# START OF Material supplied
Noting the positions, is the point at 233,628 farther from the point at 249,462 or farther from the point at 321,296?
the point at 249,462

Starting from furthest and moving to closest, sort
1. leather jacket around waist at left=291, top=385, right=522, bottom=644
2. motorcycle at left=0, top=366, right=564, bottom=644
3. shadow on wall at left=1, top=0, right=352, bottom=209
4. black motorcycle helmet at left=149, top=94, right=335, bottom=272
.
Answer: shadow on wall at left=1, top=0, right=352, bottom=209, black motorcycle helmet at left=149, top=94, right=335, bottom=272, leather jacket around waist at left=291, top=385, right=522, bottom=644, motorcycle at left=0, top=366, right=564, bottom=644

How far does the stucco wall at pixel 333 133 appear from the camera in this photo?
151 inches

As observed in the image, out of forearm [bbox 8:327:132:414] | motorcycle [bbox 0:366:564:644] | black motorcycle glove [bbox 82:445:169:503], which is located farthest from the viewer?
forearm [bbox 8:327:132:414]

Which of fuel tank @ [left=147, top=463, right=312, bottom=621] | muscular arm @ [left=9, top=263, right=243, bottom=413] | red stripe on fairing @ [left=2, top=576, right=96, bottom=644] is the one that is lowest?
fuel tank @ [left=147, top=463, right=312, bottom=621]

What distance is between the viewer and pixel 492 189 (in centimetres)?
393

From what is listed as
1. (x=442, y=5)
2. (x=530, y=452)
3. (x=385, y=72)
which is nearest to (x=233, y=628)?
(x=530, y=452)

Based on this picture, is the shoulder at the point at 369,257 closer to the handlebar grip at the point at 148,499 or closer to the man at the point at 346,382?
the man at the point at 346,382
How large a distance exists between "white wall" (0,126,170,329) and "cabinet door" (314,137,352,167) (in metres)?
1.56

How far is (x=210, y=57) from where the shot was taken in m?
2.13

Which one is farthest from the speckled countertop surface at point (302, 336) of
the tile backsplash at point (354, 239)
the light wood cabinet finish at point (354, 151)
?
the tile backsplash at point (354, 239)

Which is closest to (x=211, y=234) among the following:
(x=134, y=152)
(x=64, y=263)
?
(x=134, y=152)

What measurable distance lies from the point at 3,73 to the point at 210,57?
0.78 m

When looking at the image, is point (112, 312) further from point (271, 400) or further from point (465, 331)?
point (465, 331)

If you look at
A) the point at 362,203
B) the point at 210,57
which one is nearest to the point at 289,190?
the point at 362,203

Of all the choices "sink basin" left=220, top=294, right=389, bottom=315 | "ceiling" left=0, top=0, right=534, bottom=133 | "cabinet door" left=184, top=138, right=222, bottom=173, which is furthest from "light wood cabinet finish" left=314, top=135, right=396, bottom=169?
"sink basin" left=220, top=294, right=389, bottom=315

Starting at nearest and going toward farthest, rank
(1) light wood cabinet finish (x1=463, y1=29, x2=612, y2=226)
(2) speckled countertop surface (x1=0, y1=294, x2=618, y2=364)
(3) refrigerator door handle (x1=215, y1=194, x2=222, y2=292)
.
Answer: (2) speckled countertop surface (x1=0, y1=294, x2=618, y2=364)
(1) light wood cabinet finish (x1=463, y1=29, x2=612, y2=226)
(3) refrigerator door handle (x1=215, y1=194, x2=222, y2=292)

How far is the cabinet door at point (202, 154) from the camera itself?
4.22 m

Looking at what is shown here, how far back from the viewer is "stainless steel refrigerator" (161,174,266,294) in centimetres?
# END OF Material supplied
Rewrite the lines from the one containing "If you look at" through the end of the material, inclusive, replacing "cabinet door" with "cupboard door" and leaving everything else unchanged.

If you look at
A) the point at 362,203
B) the point at 210,57
which one is nearest to the point at 289,190?
the point at 362,203

Of all the choices "sink basin" left=220, top=294, right=389, bottom=315 | "ceiling" left=0, top=0, right=534, bottom=133 | "cupboard door" left=184, top=138, right=222, bottom=173, which is furthest from "light wood cabinet finish" left=314, top=135, right=396, bottom=169?
"sink basin" left=220, top=294, right=389, bottom=315

Starting at nearest and going toward farthest, rank
(1) light wood cabinet finish (x1=463, y1=29, x2=612, y2=226)
(2) speckled countertop surface (x1=0, y1=294, x2=618, y2=364)
(3) refrigerator door handle (x1=215, y1=194, x2=222, y2=292)
.
Answer: (2) speckled countertop surface (x1=0, y1=294, x2=618, y2=364)
(1) light wood cabinet finish (x1=463, y1=29, x2=612, y2=226)
(3) refrigerator door handle (x1=215, y1=194, x2=222, y2=292)

How far is the cupboard door at point (202, 154) from the camera itself?
4.22 m

Looking at what is shown here, how far back from the viewer is "stainless steel refrigerator" (161,174,266,294) in centimetres?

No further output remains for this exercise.